● **WHAT YOU ARE ASKED TO DO**: Locate the line with "Taking a look at this, in" in the material. Copy that line and each one after it, through the last, exactly and with nothing else.

● **RECORDS FOR THE EXERCISE**:
** BEGIN **

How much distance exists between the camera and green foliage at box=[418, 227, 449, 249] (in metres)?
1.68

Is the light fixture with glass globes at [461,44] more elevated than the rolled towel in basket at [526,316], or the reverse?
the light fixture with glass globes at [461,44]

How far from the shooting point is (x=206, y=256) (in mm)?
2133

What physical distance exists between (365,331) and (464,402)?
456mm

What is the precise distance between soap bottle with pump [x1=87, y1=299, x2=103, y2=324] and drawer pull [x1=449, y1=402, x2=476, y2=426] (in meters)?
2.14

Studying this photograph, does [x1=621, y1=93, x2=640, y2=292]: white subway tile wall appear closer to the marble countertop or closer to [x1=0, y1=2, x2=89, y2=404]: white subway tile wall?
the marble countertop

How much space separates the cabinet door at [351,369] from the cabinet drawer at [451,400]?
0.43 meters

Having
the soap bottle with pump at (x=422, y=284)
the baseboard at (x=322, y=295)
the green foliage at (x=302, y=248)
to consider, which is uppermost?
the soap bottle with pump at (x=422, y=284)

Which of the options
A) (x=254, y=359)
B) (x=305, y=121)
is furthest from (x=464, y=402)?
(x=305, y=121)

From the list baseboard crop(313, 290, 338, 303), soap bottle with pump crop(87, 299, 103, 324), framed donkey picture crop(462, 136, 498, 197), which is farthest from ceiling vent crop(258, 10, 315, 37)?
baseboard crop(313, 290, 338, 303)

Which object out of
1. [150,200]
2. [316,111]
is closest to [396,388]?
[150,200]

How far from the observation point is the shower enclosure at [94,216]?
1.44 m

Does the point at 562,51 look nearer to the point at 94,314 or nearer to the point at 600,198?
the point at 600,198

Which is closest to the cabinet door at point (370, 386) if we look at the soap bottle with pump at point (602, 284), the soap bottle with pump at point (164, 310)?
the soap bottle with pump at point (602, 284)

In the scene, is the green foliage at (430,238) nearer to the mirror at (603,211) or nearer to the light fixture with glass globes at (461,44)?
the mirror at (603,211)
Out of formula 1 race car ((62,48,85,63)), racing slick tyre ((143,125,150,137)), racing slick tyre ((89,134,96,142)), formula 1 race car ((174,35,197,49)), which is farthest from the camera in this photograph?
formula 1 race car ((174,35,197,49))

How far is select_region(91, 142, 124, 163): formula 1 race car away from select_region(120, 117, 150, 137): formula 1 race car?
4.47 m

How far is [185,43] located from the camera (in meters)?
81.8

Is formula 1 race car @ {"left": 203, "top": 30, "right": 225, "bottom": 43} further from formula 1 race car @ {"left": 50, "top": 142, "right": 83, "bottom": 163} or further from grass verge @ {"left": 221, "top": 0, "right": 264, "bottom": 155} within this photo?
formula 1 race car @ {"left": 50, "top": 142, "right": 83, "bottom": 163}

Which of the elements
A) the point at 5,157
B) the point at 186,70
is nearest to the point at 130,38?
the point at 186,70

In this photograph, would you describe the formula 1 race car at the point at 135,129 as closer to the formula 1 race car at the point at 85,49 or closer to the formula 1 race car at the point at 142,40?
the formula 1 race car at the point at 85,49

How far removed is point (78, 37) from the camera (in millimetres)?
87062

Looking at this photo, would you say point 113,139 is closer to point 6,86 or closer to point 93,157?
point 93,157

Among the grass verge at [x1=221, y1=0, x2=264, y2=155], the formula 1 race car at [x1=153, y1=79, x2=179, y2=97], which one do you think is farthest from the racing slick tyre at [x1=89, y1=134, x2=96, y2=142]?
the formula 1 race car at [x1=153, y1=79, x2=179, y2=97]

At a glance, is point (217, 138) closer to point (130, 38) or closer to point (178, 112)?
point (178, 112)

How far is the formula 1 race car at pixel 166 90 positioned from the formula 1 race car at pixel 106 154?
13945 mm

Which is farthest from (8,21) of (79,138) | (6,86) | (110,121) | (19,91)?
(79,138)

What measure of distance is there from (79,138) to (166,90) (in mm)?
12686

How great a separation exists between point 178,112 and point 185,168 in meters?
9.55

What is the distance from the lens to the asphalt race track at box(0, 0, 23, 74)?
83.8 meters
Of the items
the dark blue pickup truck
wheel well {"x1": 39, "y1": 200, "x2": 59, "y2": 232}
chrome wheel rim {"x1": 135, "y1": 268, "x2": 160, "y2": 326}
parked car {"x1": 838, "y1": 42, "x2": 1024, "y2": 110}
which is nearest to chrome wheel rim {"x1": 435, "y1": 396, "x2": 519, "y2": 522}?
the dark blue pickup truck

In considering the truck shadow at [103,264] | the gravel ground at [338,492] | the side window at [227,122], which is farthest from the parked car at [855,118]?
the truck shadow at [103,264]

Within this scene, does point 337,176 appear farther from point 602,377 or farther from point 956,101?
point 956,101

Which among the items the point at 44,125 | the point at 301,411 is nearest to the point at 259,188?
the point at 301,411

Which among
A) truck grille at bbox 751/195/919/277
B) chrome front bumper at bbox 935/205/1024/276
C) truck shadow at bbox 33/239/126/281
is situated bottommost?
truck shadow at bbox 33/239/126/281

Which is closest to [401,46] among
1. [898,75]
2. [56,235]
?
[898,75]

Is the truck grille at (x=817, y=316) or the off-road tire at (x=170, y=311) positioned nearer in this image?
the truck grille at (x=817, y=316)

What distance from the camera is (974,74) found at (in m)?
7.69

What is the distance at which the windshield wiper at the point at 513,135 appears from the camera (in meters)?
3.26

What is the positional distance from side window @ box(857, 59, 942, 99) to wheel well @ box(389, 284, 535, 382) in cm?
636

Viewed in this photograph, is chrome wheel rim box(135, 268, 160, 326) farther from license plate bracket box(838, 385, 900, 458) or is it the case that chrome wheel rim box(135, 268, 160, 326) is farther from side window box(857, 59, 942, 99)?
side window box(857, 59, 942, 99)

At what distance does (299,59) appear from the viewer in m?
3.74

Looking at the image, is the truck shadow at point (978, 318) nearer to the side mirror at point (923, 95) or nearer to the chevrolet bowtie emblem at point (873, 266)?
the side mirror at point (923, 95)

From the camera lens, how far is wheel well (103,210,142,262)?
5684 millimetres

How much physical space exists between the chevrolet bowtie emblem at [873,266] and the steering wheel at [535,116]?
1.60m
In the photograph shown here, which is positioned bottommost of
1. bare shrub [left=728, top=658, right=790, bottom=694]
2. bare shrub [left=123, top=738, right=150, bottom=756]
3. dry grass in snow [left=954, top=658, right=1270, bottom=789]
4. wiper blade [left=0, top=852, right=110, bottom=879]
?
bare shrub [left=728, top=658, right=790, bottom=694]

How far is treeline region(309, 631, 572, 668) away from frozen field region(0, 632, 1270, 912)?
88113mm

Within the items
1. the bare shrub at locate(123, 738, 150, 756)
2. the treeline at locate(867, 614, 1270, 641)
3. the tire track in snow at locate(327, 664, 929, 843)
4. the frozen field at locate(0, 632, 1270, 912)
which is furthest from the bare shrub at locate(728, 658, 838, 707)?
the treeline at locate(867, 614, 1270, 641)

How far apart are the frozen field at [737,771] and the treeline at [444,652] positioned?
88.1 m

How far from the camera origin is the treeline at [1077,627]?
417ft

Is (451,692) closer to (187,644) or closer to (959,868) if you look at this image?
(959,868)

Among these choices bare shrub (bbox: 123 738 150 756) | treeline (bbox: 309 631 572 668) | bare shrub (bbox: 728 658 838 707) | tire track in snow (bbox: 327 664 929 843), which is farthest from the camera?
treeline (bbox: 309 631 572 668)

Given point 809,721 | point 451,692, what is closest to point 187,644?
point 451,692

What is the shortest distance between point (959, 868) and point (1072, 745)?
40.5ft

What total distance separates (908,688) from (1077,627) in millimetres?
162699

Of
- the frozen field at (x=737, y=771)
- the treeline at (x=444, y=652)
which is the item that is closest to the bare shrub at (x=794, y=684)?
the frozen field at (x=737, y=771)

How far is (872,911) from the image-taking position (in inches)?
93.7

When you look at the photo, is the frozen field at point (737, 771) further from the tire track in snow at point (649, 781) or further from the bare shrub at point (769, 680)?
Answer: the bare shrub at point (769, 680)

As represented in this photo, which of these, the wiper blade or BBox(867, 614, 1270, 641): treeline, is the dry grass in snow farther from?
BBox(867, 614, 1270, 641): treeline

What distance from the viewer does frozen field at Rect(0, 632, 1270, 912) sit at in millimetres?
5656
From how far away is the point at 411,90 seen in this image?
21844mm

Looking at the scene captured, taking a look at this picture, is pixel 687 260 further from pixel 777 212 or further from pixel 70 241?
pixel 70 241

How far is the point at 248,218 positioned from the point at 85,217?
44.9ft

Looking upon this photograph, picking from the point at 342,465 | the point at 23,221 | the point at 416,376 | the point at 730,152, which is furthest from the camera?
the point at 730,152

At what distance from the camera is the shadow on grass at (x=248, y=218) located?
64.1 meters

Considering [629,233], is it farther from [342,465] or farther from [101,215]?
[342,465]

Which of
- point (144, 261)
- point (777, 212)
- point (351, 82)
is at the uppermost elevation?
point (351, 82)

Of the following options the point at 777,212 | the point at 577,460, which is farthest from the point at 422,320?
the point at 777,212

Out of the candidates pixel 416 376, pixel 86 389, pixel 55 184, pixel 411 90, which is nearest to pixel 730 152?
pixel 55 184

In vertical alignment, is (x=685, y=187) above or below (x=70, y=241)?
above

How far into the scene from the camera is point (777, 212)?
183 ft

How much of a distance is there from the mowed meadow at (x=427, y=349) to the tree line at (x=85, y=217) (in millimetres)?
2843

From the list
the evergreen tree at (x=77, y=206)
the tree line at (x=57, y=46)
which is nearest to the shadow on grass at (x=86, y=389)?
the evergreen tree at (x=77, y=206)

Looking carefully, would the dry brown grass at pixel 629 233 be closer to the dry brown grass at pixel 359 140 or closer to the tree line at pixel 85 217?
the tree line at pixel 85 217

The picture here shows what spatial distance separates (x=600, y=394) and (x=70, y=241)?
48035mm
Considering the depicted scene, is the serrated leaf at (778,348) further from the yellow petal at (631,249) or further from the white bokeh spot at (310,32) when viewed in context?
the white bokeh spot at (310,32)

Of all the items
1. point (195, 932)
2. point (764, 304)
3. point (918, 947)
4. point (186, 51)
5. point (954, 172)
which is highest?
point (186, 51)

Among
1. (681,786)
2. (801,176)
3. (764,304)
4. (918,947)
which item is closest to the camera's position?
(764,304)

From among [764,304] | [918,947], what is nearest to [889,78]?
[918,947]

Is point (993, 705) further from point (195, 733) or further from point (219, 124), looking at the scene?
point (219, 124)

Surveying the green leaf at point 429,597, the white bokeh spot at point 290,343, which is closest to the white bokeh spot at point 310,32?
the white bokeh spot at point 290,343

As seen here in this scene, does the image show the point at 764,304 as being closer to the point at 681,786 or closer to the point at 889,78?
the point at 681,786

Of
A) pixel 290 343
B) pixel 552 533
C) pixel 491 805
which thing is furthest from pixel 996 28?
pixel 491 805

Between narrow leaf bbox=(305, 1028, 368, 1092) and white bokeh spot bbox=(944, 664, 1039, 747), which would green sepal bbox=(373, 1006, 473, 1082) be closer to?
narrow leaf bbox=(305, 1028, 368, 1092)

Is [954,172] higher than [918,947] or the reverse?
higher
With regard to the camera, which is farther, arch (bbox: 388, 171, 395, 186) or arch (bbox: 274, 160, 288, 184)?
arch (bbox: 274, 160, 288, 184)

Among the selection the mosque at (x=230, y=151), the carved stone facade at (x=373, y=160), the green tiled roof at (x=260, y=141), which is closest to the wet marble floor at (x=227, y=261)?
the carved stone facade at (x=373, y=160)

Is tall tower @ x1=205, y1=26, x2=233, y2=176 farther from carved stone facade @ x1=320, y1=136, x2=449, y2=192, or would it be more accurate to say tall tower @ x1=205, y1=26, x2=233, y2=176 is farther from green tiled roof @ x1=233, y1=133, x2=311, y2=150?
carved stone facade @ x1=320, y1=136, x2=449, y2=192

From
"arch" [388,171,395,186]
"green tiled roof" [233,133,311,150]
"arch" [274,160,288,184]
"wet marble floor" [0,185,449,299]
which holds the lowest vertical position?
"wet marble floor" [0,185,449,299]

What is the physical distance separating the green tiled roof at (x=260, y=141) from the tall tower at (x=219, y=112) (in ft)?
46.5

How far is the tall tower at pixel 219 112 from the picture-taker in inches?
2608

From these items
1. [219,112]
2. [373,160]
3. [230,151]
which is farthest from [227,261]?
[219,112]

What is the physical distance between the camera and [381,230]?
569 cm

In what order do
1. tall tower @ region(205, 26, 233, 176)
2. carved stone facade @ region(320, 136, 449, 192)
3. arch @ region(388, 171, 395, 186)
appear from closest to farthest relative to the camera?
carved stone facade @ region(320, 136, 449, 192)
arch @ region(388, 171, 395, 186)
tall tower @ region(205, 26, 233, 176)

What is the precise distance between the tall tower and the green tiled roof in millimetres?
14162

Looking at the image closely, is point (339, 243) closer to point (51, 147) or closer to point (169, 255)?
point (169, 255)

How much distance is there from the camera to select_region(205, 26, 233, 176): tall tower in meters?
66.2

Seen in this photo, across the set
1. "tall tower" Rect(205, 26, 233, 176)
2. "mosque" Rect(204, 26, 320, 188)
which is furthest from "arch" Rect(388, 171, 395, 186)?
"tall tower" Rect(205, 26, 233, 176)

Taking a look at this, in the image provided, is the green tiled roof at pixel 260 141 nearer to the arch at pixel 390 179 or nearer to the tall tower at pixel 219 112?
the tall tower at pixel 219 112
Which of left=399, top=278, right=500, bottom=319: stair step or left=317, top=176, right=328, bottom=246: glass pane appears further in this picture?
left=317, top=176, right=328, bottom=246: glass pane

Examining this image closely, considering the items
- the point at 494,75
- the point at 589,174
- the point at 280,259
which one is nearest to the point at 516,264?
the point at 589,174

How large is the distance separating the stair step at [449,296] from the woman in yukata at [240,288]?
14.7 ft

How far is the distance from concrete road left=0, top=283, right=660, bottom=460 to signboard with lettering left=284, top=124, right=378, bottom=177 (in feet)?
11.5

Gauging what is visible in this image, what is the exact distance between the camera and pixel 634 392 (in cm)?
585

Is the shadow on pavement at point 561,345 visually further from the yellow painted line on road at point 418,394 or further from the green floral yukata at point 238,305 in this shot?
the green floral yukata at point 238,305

** END **

● **RESPONSE**:
Taking a look at this, in the image provided, is the green tiled roof at pixel 260 141 nearer to the arch at pixel 390 179 or nearer to the tall tower at pixel 219 112?
the tall tower at pixel 219 112
Which of left=399, top=278, right=500, bottom=319: stair step or left=317, top=176, right=328, bottom=246: glass pane appears further in this picture?
left=317, top=176, right=328, bottom=246: glass pane

Examining this image closely, considering the items
- the point at 494,75
- the point at 589,174
- the point at 280,259
which one is nearest to the point at 516,264?
the point at 589,174

How large is the distance separating the stair step at [449,296] from the woman in yukata at [240,288]?
14.7 ft

How far is the distance from concrete road left=0, top=283, right=660, bottom=460 to signboard with lettering left=284, top=124, right=378, bottom=177 (in feet)?
11.5

Gauging what is visible in this image, what is the exact distance between the camera and pixel 634 392 (in cm)?
585

Is the shadow on pavement at point 561,345 visually further from the yellow painted line on road at point 418,394 or further from the green floral yukata at point 238,305 in this shot?
the green floral yukata at point 238,305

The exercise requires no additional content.